## Source document
Journal article recommender
Introduction
I like to keep up on the the current academic literature, but there are so many papers published each week it’s hard to even find the relevant papers to read. I created a tool so a computer can do the searching for me.
Previously there were two main ways to stay up to date: alerts or RSS feeds. RSS feeds give you all the recent articles from a particular publisher, but you have to sort through them manually to find relevant articles. Alerts are more specific and have the advantage that they automatically notify you when a paper either has a particular keyword or citation. Unfortunately with a small set of keywords you are likely to create an alert that is much too broad (e.g. ‘graphene’) or too specific (‘Dyakonov waves’).
What would really be nice is an alert system that has a more holistic view of what you’re interested in. Something that knows the papers you have been interested in in the past so it can predict new articles you’d like to read. Before I started this project I was pretty excited about the ReadCube citation manager. One of its promised features was personalized recommendations based on your library of read papers. Perfect! …Until I found out that the feature had been “coming soon” for over a year.1
I decided to implement such a personalized recommender myself. It would rank new articles based on how similar they are to articles I have already read.
Model
As a first pass I decided to use bag of words to represent articles and cosine similarity to rank the article “word bags”.
Bag of words takes a text corpus and turns it into a vector of numbers which is much easier to compare than the raw text. In a bag of words vector, each element of the vector corresponds to a word and the value of the element corresponds to the number of times that the word appears in the corpus.
Since only the number of times each word appears is counted, but not the position of the word nor its relationship to other words, you basically represent a text as just a grab bag of words. Because of this it’s simple, fast, easy to implement, and easy to understand. But it can be overly simple since it ignores the structure that the words are in and multiple variations of the same word (‘aluminum’ and ‘aluminium’) are treated as different words.
In practice vectors need to have a finite number of dimensions so we choose to only have the n most common words in the training corpus make up our vectors (in my case n = 1000). Importantly only these words will be counted in new articles so we have a fixed basis.
Now I’d like to rank new articles based on their similarity to my library. By comparing the bag of words vector of a new article to the average vector of my library, we can see how similar new articles are to the prototypical article I would read. I use cosine similarity to make this quantitative. Cosine similarity compares how similar the two vectors are by finding the cosine of the angle between them (\(\cos{\theta} = \frac{U \cdot V}{|U| |V|}\)). If two vectors are pointing in the same direction, the angle between them will be small and the cosine of that angle will be near 1. With the single number score from cosine similarity I can directly rank how close new articles are to my library.

## Task statement
Edit the part of the journal article recommender text that starts at the words "Bag of words takes" and ends after "as different words.", and give it again with "grab bag" replaced by "jumble".

Short descriptive text snippets:
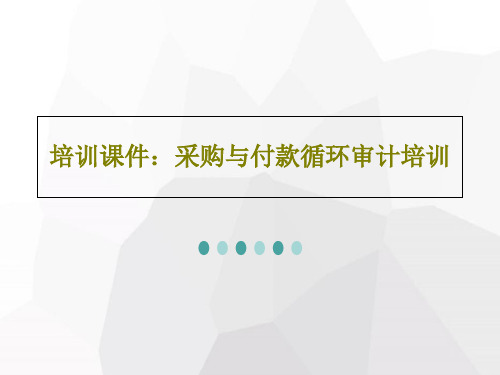 培训课件：采购与付款循环审计培训共44页文档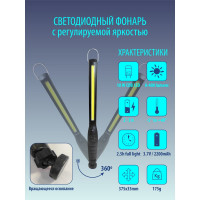 Светодиодная аккумуляторная лампа на магнитном шарнире с регулятором яркости ROCKFORCE RF-01401(25710)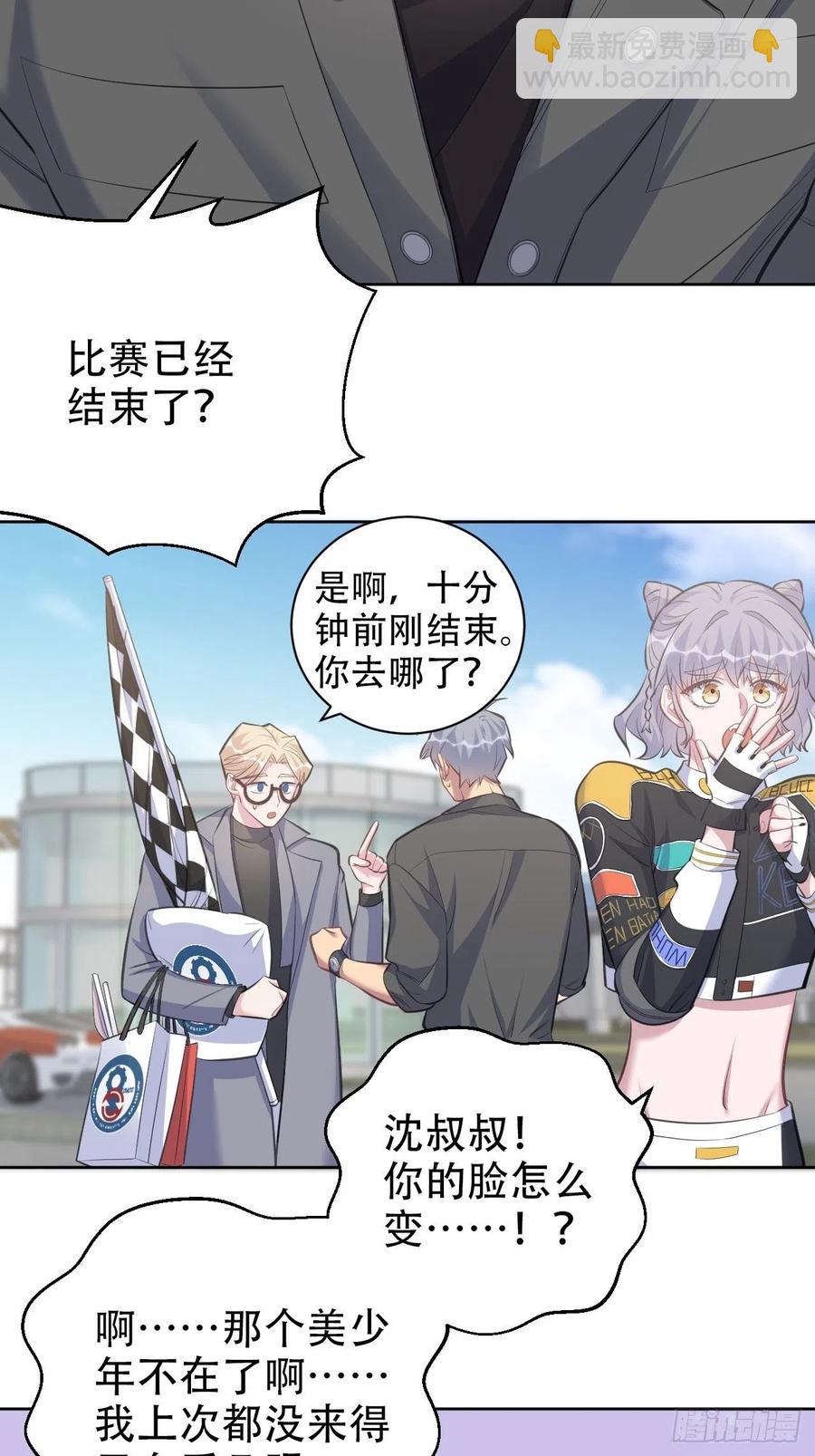 《岳父大人是老婆》66. 比赛结束了？ 第3页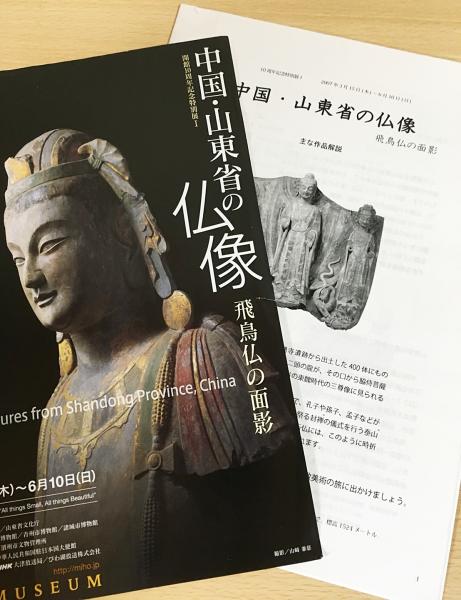 結婚祝い 中国・山東省の仏像 : 飛鳥仏の面影 : 開館10周年記念特別展 アート・デザイン・音楽
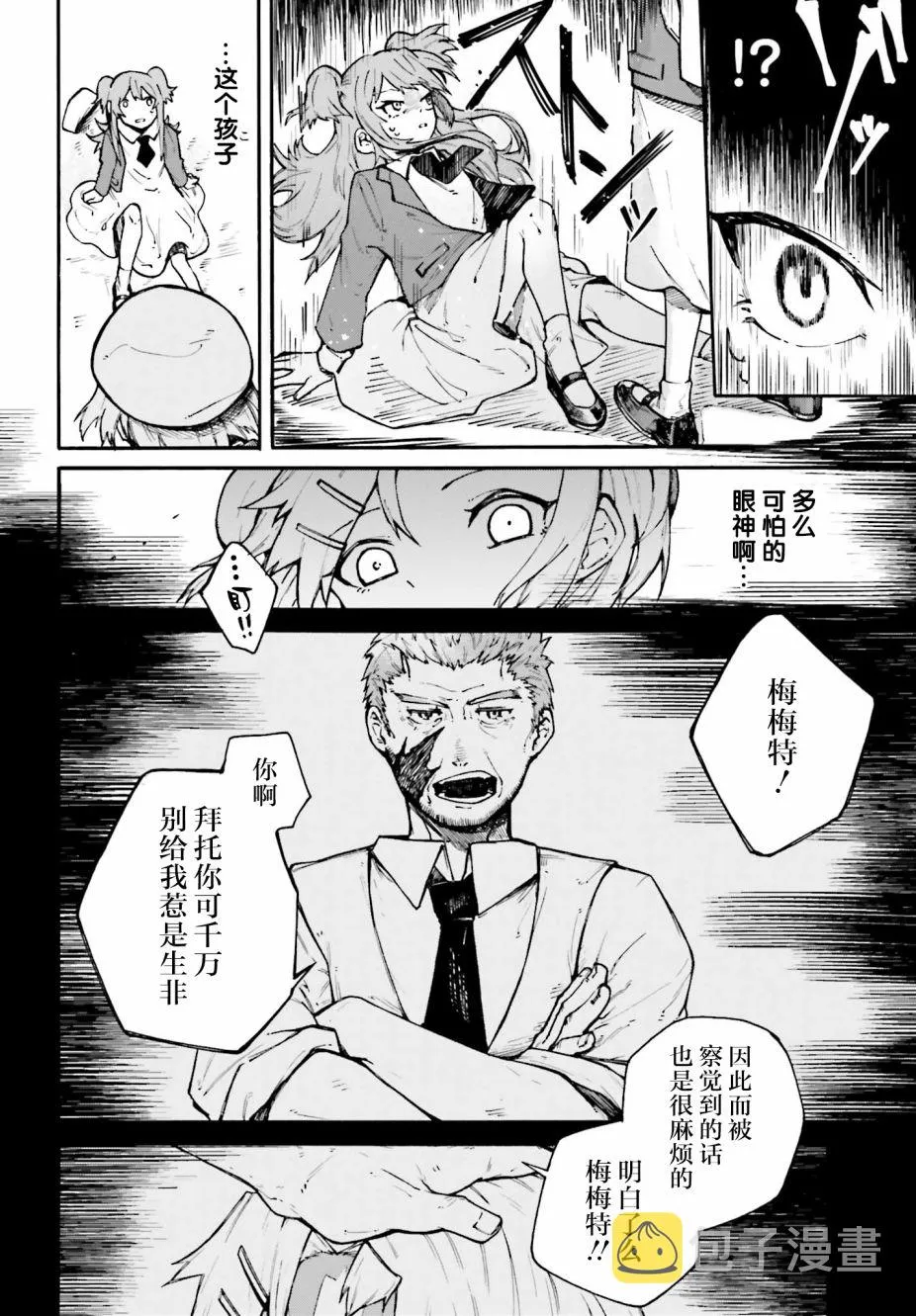 第03话 第16页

## Response to this exercise
Bag of words takes a text corpus and turns it into a vector of numbers which is much easier to compare than the raw text. In a bag of words vector, each element of the vector corresponds to a word and the value of the element corresponds to the number of times that the word appears in the corpus.
Since only the number of times each word appears is counted, but not the position of the word nor its relationship to other words, you basically represent a text as just a jumble of words. Because of this it’s simple, fast, easy to implement, and easy to understand. But it can be overly simple since it ignores the structure that the words are in and multiple variations of the same word (‘aluminum’ and ‘aluminium’) are treated as different words.